| Aufgabe |
Beantworte anhand des Textes zum Osterburg-Urteil die folgenden Fragen:
(a) Welches Urteil wurde gegen Michael Osterburg verhängt?
(b) Wie viel Geld aus der Grünen-Fraktionskasse hat er nach seinem Geständnis zweckentfremdet?
(c) In welchem Zeitraum ließ er sich die Ausgaben erstatten?

| Textauszug |
„Ruiniert und politisch verbrannt“ – was das Osterburg-Urteil für die Grünen bedeutet
Es ist ein Fall mit vielen Dimensionen, der am Mittwoch vor dem Hamburger Landgericht seinen vorläufigen Abschluss fand. Achtzehn Monate auf Bewährung lautet das Urteil gegen Michael Osterburg, jahrelang das Aushängeschild der Grünen im Bezirk Mitte. Der Ex-Fraktionschef hatte gestanden, mehr als 26.000 Euro aus der Grünen-Fraktionskasse zweckentfremdet zu haben: Private Restaurantbesuche und Reisen, Weihnachtsgeschenke und Muttertagsblumen, Kinderbetreuungs-Kosten, die gar nicht angefallen waren und zahlreiche technische Geräte samt Zubehör, hatte sich das politische Schwergewicht der Partei zwischen 2015 und 2019 aus Steuergeldern erstatten lassen.

| Datenauszüge |
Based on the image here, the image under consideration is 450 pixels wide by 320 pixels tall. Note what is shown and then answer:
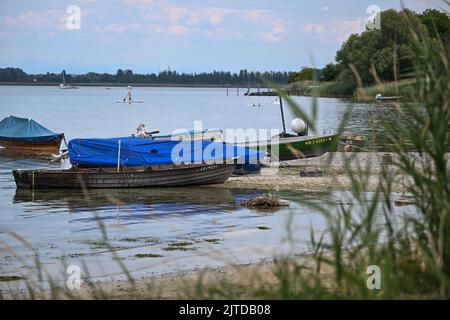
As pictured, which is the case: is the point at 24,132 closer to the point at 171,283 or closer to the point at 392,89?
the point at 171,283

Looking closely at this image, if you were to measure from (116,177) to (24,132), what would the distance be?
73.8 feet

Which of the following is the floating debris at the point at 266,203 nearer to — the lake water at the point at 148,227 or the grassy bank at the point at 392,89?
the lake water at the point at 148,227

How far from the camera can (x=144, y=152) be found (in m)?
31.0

* * *

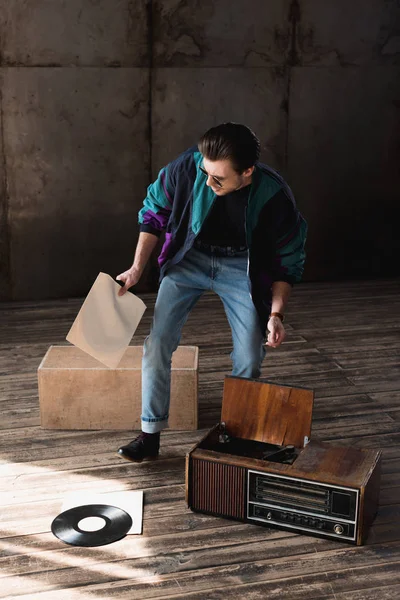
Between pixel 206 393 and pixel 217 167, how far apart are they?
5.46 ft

| Antwort |
(a) Achtzehn Monate auf Bewährung.
(b) Mehr als 26.000 Euro.
(c) Zwischen 2015 und 2019.